When I asked Roger what he would do differently if he had another chance, his answers were predictable: start earlier, delegate more responsibility, try to make housing, transportation, and work space more convenient for all the participants. All prospective team members need to be accessible by e-mail. He'd like to have a computer onsite to help keep track of statistics electronically instead of by hand. He'd like to see some pre-Olympic training for team members so that an established sports massage protocol could be developed and followed for each event. In this way treatments could be more consistent. But would he want to change anything about the team - how it was run, or who participated? Not a thing.
Where Do We Go from Here?
What's next for massage at the Olympics? Why in the world did we invest so much time at the Media Center and the Olympic Family Hotel? Some people would argue that those venues were a waste of time and resources, and that massage should only have been offered to the athletes. In a perfect world, I suppose, that could be true. But the fact is that massage is still working to find its place in the Olympic setting. By providing this service at these non-athlete venues, we proved that we are flexible, reliable, committed to being a team member, and, most of all, highly, highly appreciated. While the Olympics were in session, Roger and Jen had several meetings with the International Organizing Committee's Medical Commission to discuss the future of massage therapy in Olympic settings. The goal is to have massage therapy be a mandated service to be provided to the athletes by the host city, just as medical care is. Massage should not be an afterthought, squeezed in only when enough people complain about its absence. Right now the criteria for membership in an International Sports Massage Team are being developed. This team will operate as part of the physiotherapy medical group, putting us on an equal footing with other medical services provided at Olympic events. This opportunity has come about because of the outstanding job the 2002 Winter Sports Massage Team did and the favorable impressions they made on international medical commissioners who toured the facilities; they have paved the way for the future of sports massage at all Olympic Games.

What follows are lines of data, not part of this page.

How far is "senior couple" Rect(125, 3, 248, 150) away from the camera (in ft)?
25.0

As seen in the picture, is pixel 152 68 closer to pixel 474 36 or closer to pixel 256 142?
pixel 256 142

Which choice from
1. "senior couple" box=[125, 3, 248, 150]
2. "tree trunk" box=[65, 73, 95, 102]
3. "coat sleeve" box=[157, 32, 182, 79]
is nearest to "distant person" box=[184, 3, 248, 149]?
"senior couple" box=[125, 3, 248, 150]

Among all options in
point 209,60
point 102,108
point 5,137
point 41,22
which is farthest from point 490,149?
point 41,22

When massage therapy is officially a part of the host city's responsibility, the door will open to a wide variety of wonderful benefits for Olympic sports massage therapists: the availability of corporate sponsorships, the possibility of being paid for our time, travel, and effort, and a position of responsibility that makes us part of the medical team. It means we can determine what kind of facilities we need to work in, rather than making do with what the Host City chooses to offer. It also opens the door to whole new administrative challenges: if you were responsible for putting together an international sports massage team, how would you do it? Is a massage therapist from France going to have comparable skills to a massage therapist from Bolivia, or Senegal, or the U.S.? How do you tell? The future of massage at the Olympics is bright indeed, with many new obstacles to help us grow further in our world community.
So brush up on your Greek and Italian; announcements about joining an International Sports Massage team to work at the 2004 Summer Games in Athens, and the 2006 Winter Games in Torino, should be appearing soon.